Ethan Stanislawski: This is probably your biggest starring role yet, as before you were considered more of a character actor. Was this a conscious choice, or was it more that you were presented with a golden opportunity?
Richard Jenkins: I was presented with the opportunity, definitely. I don’t have much control over what roles I get, and I was so glad something like this came up. It was the opportunity of a lifetime.
ES: Before The Visitor, you were most famous for Six Feet Under, but you’ve also done a lot of less serious work with the Farrelly Brothers and the like. How do you see this movie in relationship to the rest of your career?
RJ: Well, you never have perspective on it while it’s happening. A career is more of something you look back on in the end and say, “Oh, this fits into this,” and so on. You mostly just go from one role to the other. I will say this however: These past few years have been truly fantastic, and I’ve gotten to do some roles I’ve never had the chance to do before. This movie was sort of the cherry on top. I’ve never worked with a role this complex or with this much of an arc, and it’s been truly a fantastic experience.
ES: Your character had to develop really strong relationships with characters from extremely different backgrounds, and I think you succeeded tremendously to that end. How did you manage to build that kind of chemistry with your costars?
RJ: Well, we were in rehearsal for two weeks beforehand. We had a lot of time to get to know each other, and feel comfortable with each other, and comfortable in our roles. It was a challenge, but it was never a struggle. We all felt pretty confident in our roles. Still, though, after it was all over and we had a chance to look back on what we had accomplished, we were sort of in awe of what we had done. It was nothing we could have anticipated beforehand.
ES: [Writer/Director] Tom McCarthy has worked primarily as an actor, but I’ve loved both the films he’s directed. To what end do you think his experience acting helped the production process?
RJ: Tom’s truly fantastic, because he truly knows what actors want in a production, which is to be treated with respect and truly feel like they have a say in the matter. He was very conscious of how we felt at every stage in the process and was always making sure we were okay with where we were. At the same time, he had the ability to say “No,” and “This is how it should be,” which is just as important. He really knew what to expect as a director and also did a phenomenal job as a writer.
ES: For the role you had to alternate between academic priggishness and a more compassionate, paternal side of your character. How did you manage that dichotomy?

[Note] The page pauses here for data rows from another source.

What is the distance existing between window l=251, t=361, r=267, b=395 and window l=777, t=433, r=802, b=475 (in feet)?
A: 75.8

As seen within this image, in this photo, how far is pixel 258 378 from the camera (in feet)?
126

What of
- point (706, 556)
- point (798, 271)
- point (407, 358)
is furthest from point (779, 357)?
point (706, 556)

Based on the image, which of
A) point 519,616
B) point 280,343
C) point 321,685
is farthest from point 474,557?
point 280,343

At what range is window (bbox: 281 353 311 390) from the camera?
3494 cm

RJ: Well, we ordered the scenes as best as we could. We started with all the scenes in the university, where, you know, he doesn’t accept the student’s [late] paper, and it’s not the most flattering depiction. We did manage to shoot the last third of the film in order, which was very important to us. At the same time, the very last scene we shot was the piano lesson, so it had to come full circle. I guess it was good, because we got to experience the full wave of emotion.
ES: Do you see this movie getting you more starring roles in the future?

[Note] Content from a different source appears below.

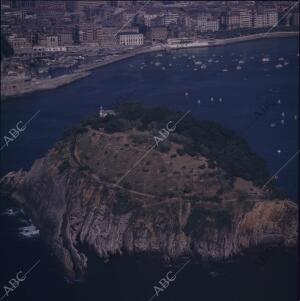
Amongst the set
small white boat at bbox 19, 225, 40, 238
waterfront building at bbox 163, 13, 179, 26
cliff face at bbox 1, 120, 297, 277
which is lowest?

RJ: Well, I have to tell you, and I don’t mean to be coy in saying this, but I truly don’t know. You can never anticipate this sort of thing, and I’ve learned that every time you take a role and see yourself going somewhere after it, it never turns out as you’ve expected. I mean, I think I’ve had a great career before this, and I’ve had some great experiences over time, and yeah, I’d like to see some bigger roles in the future. But it’s not something I have control over.